== DIRECTIONS FOR THIS TASK ==
Rewrite every item below, changing "the camera" to "the viewer" and leaving all other wording intact. Omit the pictures from your version.

== RECORDED INFORMATION ==
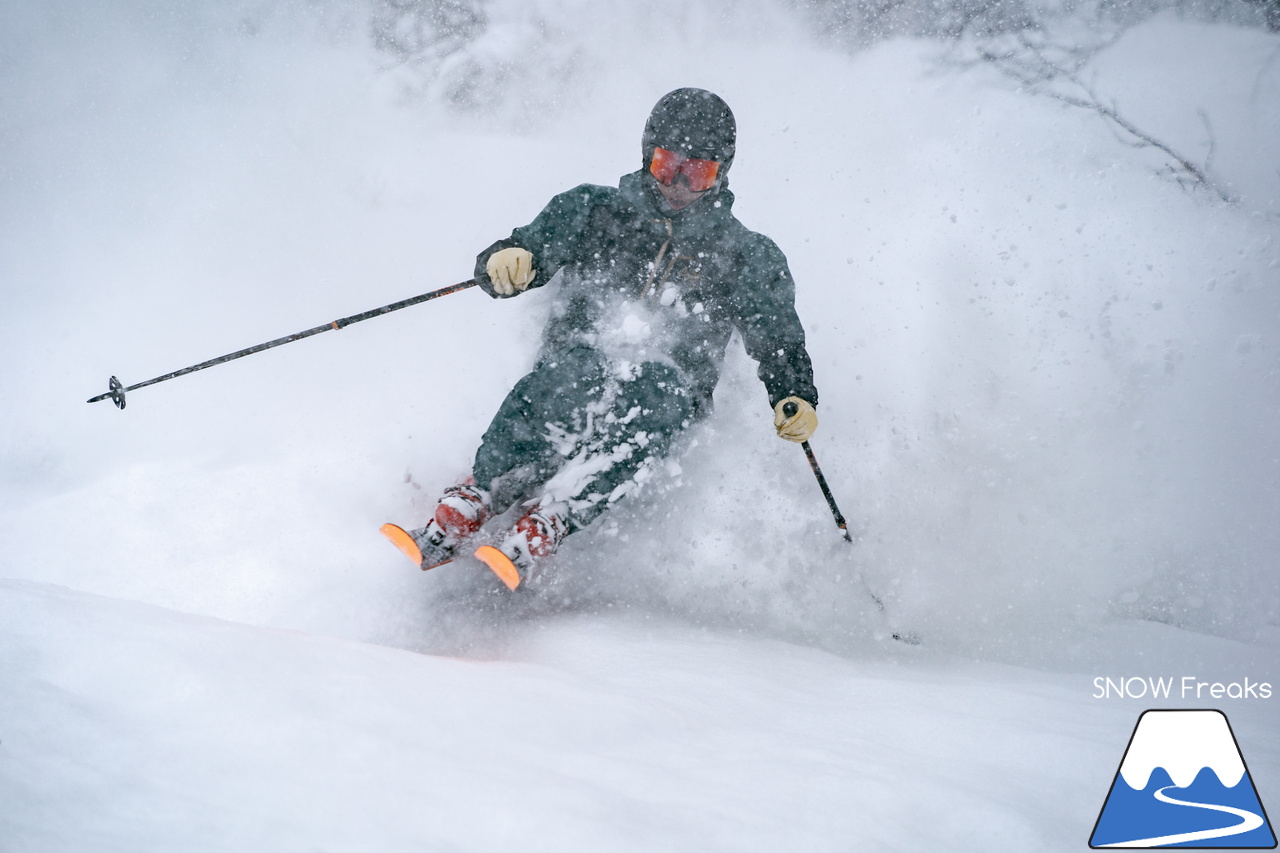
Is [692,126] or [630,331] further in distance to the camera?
[630,331]

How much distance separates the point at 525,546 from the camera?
6.03ft

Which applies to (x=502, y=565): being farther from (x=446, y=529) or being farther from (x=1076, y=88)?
(x=1076, y=88)

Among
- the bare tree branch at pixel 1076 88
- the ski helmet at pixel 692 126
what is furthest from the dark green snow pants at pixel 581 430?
the bare tree branch at pixel 1076 88

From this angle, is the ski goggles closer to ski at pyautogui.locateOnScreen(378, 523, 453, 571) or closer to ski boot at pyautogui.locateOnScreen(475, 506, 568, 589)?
ski boot at pyautogui.locateOnScreen(475, 506, 568, 589)

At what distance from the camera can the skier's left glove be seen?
2123 mm

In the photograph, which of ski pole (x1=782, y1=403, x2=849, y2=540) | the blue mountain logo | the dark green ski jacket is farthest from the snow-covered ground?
the dark green ski jacket

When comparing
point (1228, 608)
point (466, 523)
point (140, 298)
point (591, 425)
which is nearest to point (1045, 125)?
point (1228, 608)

== EXERCISE SOLUTION ==
Is [692,126] or [630,331] further in distance to the viewer?
[630,331]

How much distance separates the point at 525,546 from the viewer?
6.03ft

Which applies to (x=502, y=565): being farther from (x=446, y=529) or being farther from (x=1076, y=88)?
(x=1076, y=88)

Among
- the bare tree branch at pixel 1076 88
- the ski helmet at pixel 692 126
what is furthest from the dark green snow pants at pixel 581 430?
the bare tree branch at pixel 1076 88

From this angle, is the ski goggles closer to ski at pyautogui.locateOnScreen(378, 523, 453, 571) or closer to ski boot at pyautogui.locateOnScreen(475, 506, 568, 589)?
ski boot at pyautogui.locateOnScreen(475, 506, 568, 589)

At what distance from the viewer can the skier's left glove be seen?
2123 mm

In the photograph, which of ski pole (x1=782, y1=403, x2=849, y2=540) | the blue mountain logo | the dark green ski jacket is farthest from the snow-covered ground?
the dark green ski jacket

When comparing
point (1228, 608)
point (466, 523)
point (140, 298)
point (591, 425)
which is nearest to point (1045, 125)?
point (1228, 608)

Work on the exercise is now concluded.